L’histoire racontée aux Éditions Camion Blanc.
De même qu’il existe des « artistes pour artistes » en peinture, il y eut aussi des groupes pop dont les fans étaient des musiciens eux-mêmes à cause du niveau et des références de ces formations haut de gamme…
Trop spéciaux pour le grand public ?
Il en fut ainsi pour les Small Faces, les Pretty Things…et voici un des rares groupes californiens à avoir surfé aussi haut que ceux de la British Invasion : le groupe LOVE, d’Arthur Lee. Cette lacune fut comblée au cours des décennies suivants leur apogée des sixties, soit de 1970 au début des années 2000.
L’éditeur Camion Blanc vient de sortir une sorte de bio de LOVE par Didier Delinotte, grand connaisseur des sixties (Kinks, Pretty Things, Procol Harum…) Près de 200 pages racontant les errances, provocs, coups de mépris ou d’arnaques, de celui qui fut un modèle adulé par ses frères ennemis, Johnny Echols et Bryan McLean, accompagnateurs de l’ange noir.
Pour Lee et Echols, ça commence à Memphis, là où ils naissent (vers 1945), puis continue à L.A., South Central, quartier basané à l’époque et peuplé d’artistes, genre Ornette Coleman (inventeur entre autres du free jazz !)
Amateurs de jazz (!), les deux compères vont vite devenir les plus branchés du strip de L.A., passant de groupe en groupe (d’abord style Bar-kays ou Booker…), puis blues folk (Grassroots), puis dans le sillage des Fabulous Four, les Beatles.
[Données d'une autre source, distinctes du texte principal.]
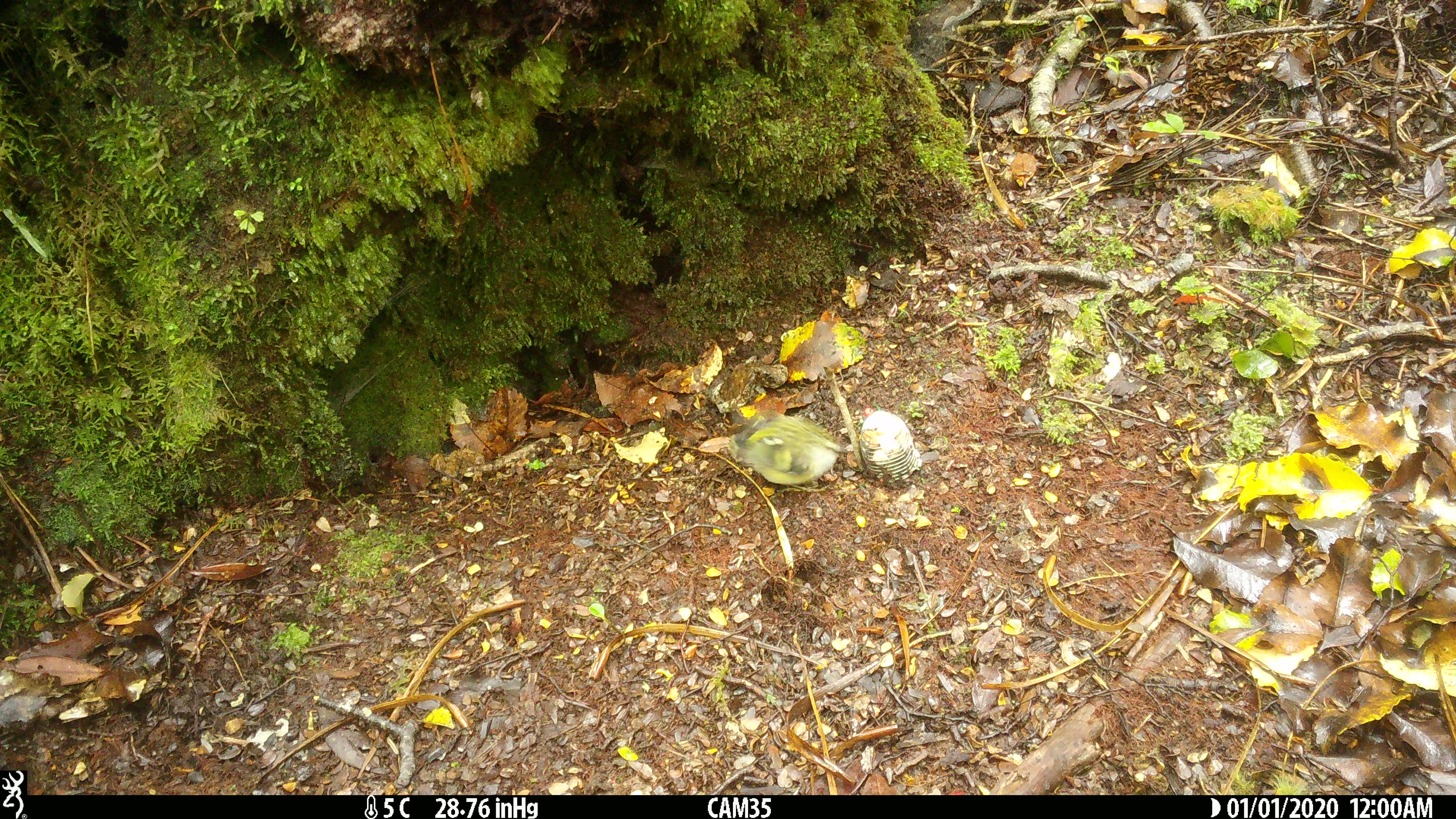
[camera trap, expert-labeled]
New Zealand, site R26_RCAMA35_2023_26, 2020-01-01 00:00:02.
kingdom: Animalia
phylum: Chordata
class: Aves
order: Passeriformes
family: Acanthisittidae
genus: Acanthisitta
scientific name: Acanthisitta chloris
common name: rifleman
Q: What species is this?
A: Rifleman (Acanthisitta chloris).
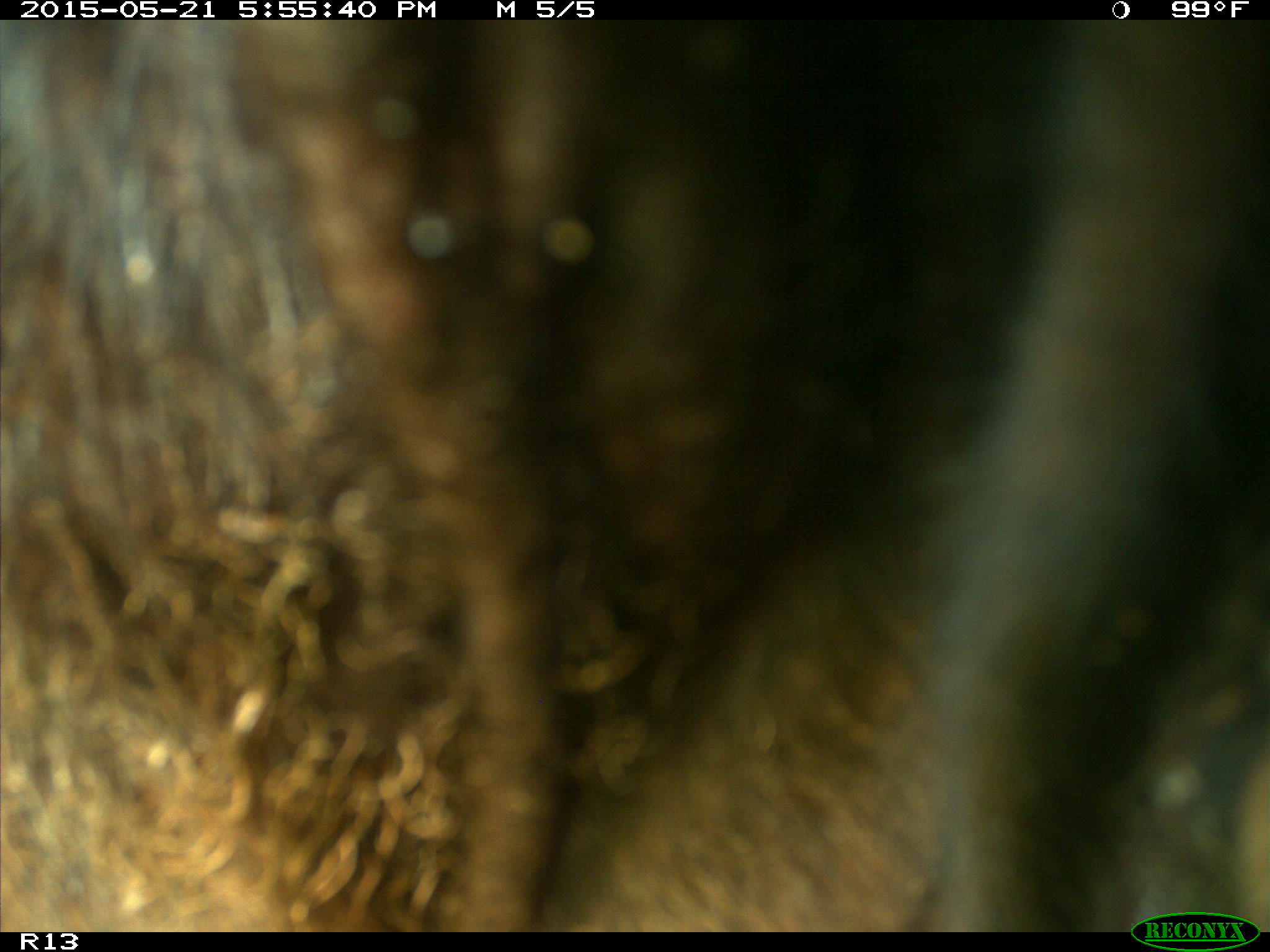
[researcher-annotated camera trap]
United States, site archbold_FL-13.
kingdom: Animalia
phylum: Chordata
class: Mammalia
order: Artiodactyla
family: Bovidae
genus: Bos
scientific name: Bos taurus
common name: domestic cow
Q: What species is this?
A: Bos taurus (domestic cow).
Ils sont déjà des guitaristes fameux, capables de jouer beaucoup de styles, à l’aise dans les mélanges que les groupes US vont pratiquer avec talent.
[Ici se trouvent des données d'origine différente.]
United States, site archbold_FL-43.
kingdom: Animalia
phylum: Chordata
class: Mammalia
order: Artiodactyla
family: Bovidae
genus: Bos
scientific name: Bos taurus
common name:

À force d’essais, de formations, de concerts et de shows, ils finissent par s’appeler LOVE (à cause d’un magasin de soutiens-gorge, comme les NY Dolls plus tard avec un magasin de poupées, des titres trouvés au coin de la rue…
Bryan McLean est embauché suite à ses relations avec Taj Mahal, puis les Byrds. Fin 1965, les Grassroots commencent à être programmées dans les clubs et Lee et Echols sont connus comme les « Psychedelic Blackmen » ! (et comme Sly plus tard ils seront des hommes de couleur avec public blanc).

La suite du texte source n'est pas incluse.